The board of Royal Bafokeng Platinum (RBPlat) certainly took its time to form an opinion about an offer from bigger rival Impala Platinum (Implats) to buy at least a controlling stake in the midtier precious metals miner.
It could have well been waiting to see if Northam Platinum, led by contrarian CEO Paul Dunne, still had the stomach to take on Implats in the tussle for RBPlat, which sits atop a shallow high-grade resource that could be dug out for about six decades.
But in the absence of another suitor and with Dunne silent since his company became the biggest shareholder in RBPlat after striking a R180 per share deal with Royal Bafokeng Holdings, the board had little choice but to advise shareholders to accept Implats’ R150 per share offer.
We do not know if Implats’ offer, which values the company at R43bn, is the same one pitched to shareholders before Northam dangled its commercially superior offer to Royal Bafokeng Holdings. The latter’s acceptance of the offer, which values RBPlat at R52bn, knocked Implats’ original intention to buy out the company off course.
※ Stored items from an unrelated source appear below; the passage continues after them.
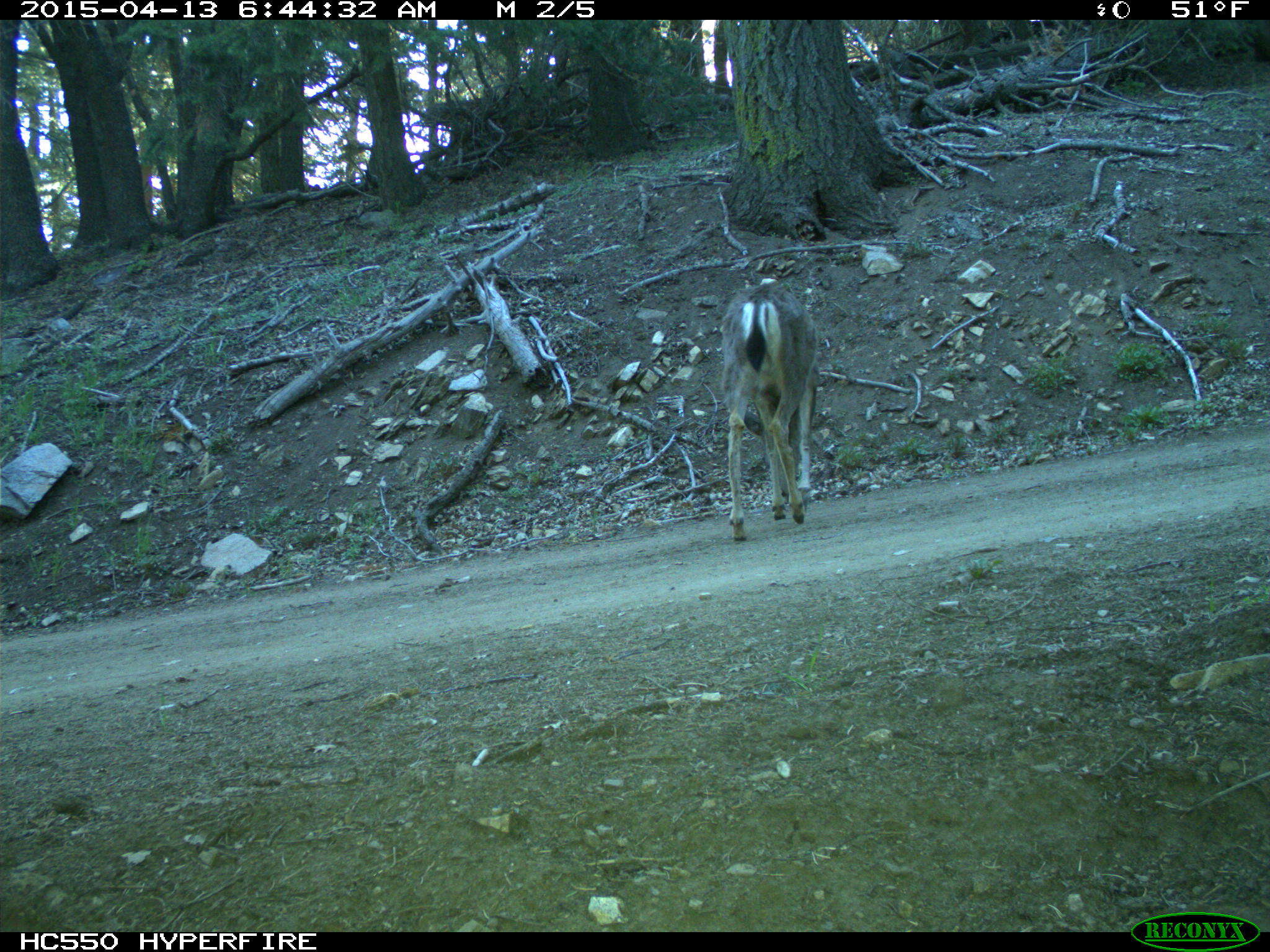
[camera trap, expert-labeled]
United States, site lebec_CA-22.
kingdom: Animalia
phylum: Chordata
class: Mammalia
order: Artiodactyla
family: Cervidae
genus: Odocoileus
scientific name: Odocoileus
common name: deer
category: unidentified deer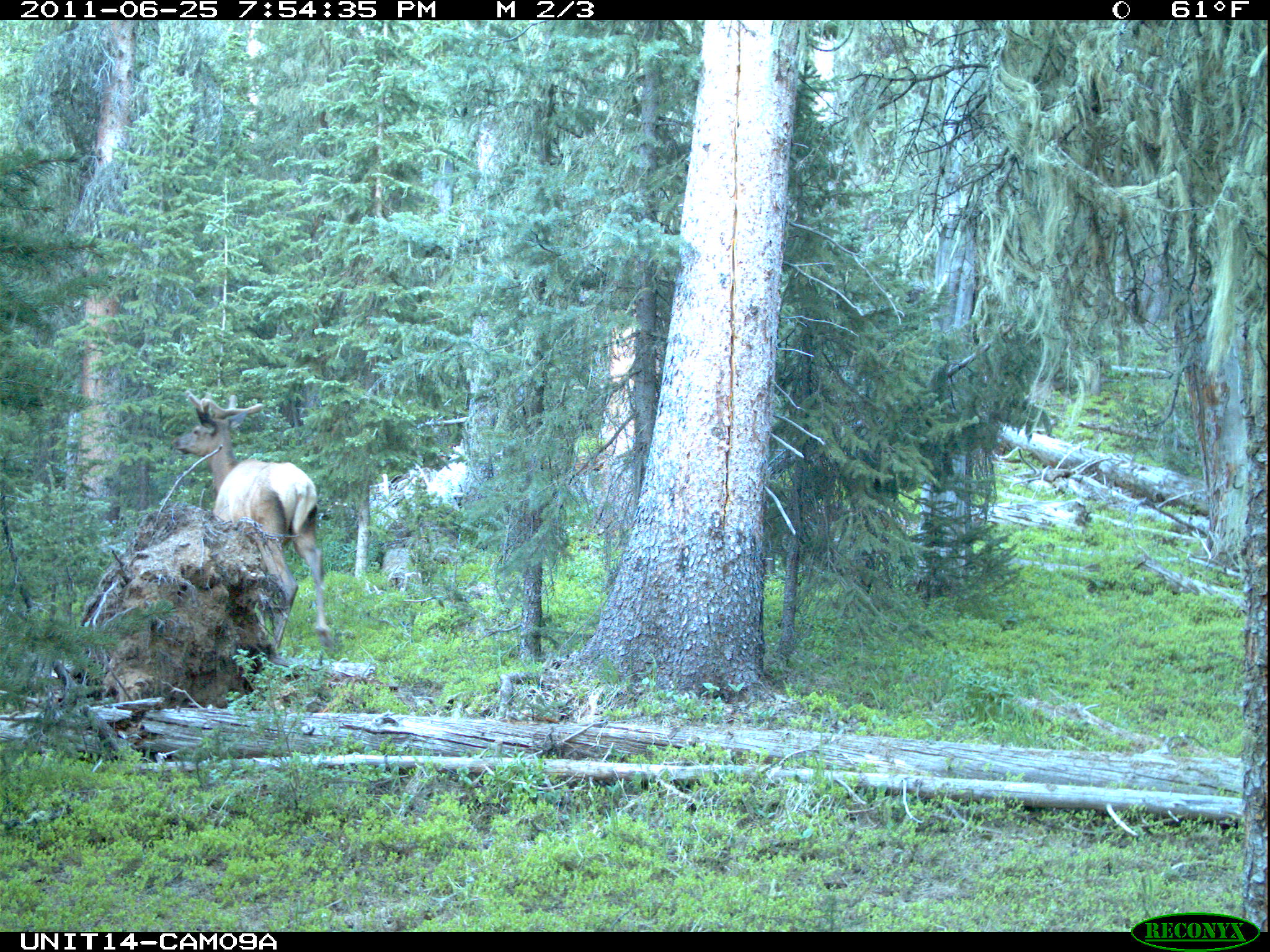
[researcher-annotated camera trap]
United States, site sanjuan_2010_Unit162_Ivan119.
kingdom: Animalia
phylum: Chordata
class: Mammalia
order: Artiodactyla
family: Cervidae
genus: Cervus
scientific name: Cervus elaphus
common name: red deer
Cervus elaphus (red deer).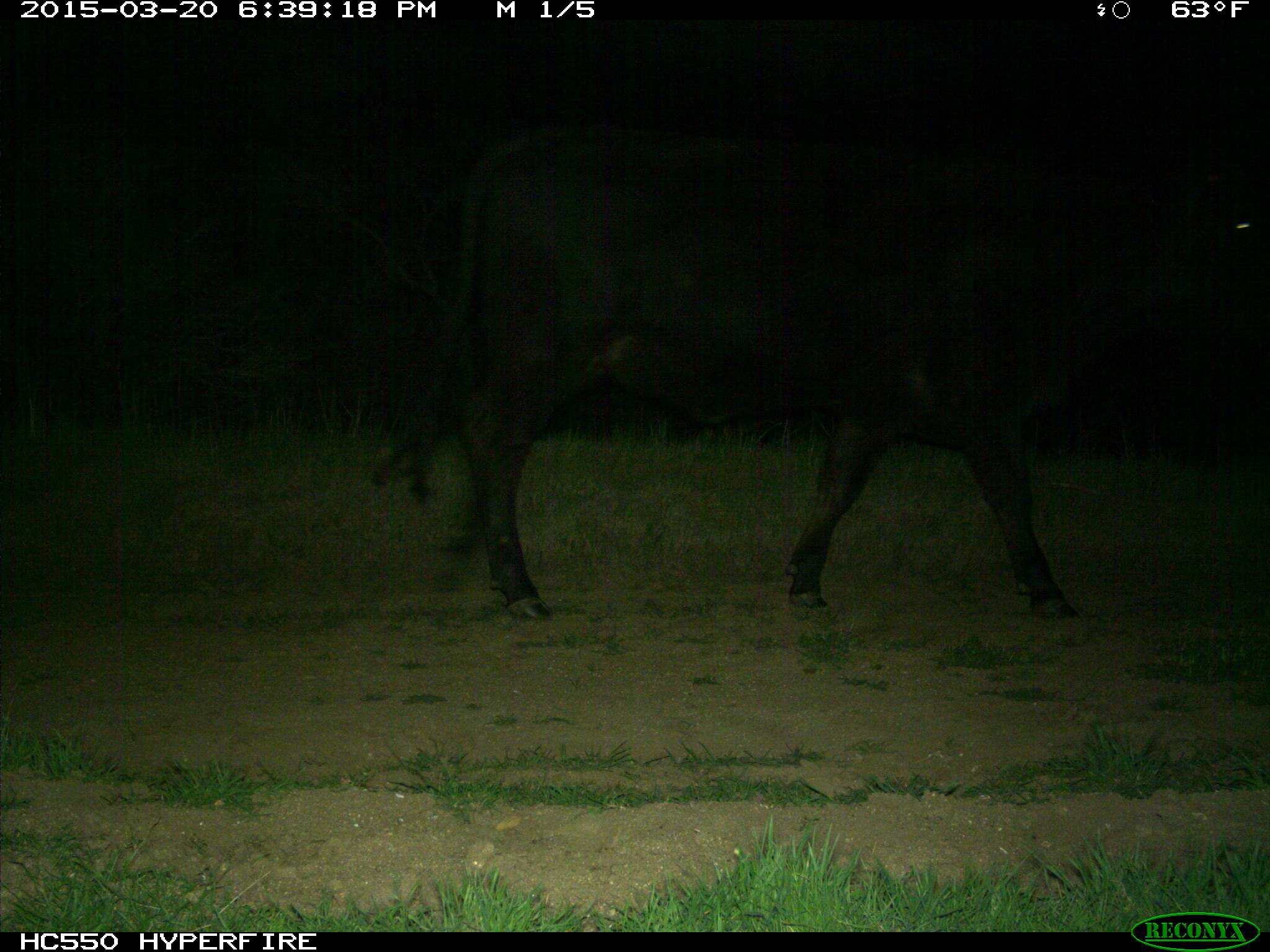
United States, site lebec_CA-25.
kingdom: Animalia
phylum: Chordata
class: Mammalia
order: Artiodactyla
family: Bovidae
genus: Bos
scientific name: Bos taurus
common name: domestic cow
Bos taurus (domestic cow).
But it is safe to surmise that the Implats offer, for all its compelling industrial merits and value-creation opportunities, was nowhere near what Northam offered Royal Bafokeng. One cannot fault Leruo Molotlegi, the traditional king of the Bafokeng community in the North West who leads Royal Bafokeng, for rejecting the Implats bid in favour of a bilateral deal with Northam.
At the time, it had looked as if Nico Muller, the boss of Implats, would miss out again, until a large chunk of shareholders felt aggrieved at being sidelined in the Northam-Royal Bafokeng Holdings deal. That anger was enough for Muller to renew his approach to RBPlat, offering a combination of cash and shares to minorities and securing more than a third of the company from some.
So far, so good for Muller, who is determined to add RBPlat’s low-cost, mechanised assets, which are vital to extending the life of the Implats deep-level operations in the adjacent Rustenburg mining complex.
But Dunne, who went against the trend in the middle of the last decade by investing heavily in production when others in the sector were cutting capital expenditure after the collapse of metal prices, may still pull a rabbit out of the hat.
Yes, he seems to be backed into a corner with limited options. It is unlikely that the Takeover Regulation Panel, a merger & acquisitions watchdog in the department of trade & industry, will allow his team to formulate a new, lower offer to minorities when only a few months ago it coughed up R180 per share. Minorities will rightly cry foul.
Even so, Dunne may still extend the generous offer to Implats if he thinks shareholders, who stood by his side in the mid-2010s when he pumped money into Northam’s mines in pursuit of a 1-million ounces target, will back him one more time.
Dunne can probably pitch potential equity capital raising to fund the deal that rests on the idea that platinum group metals will have a place in a cleaner, environmentally friendly world. Last week President Cyril Ramaphosa detailed government plans to position SA as global leader in the hydrogen economy with a development pile worth R270bn. Platinum is used in electrolysers to make hydrogen and fuel cells powering cars, trains and ships.
Other countries have come up with policies aimed at developing a hydrogen economy, the standout of which is Germany. Europe’s largest economy launched a $10bn plan to develop large-scale green hydrogen by using wind and solar power to make synthetic fuels for industry, energy and transport sectors.
With more and more countries committing to net-zero emission targets, Dunne has enough reasons to tap shareholders for cash to fund the acquisition that will give his company a bigger slice of a market increasingly looking to hydrogen as an alternative to fossil fuels.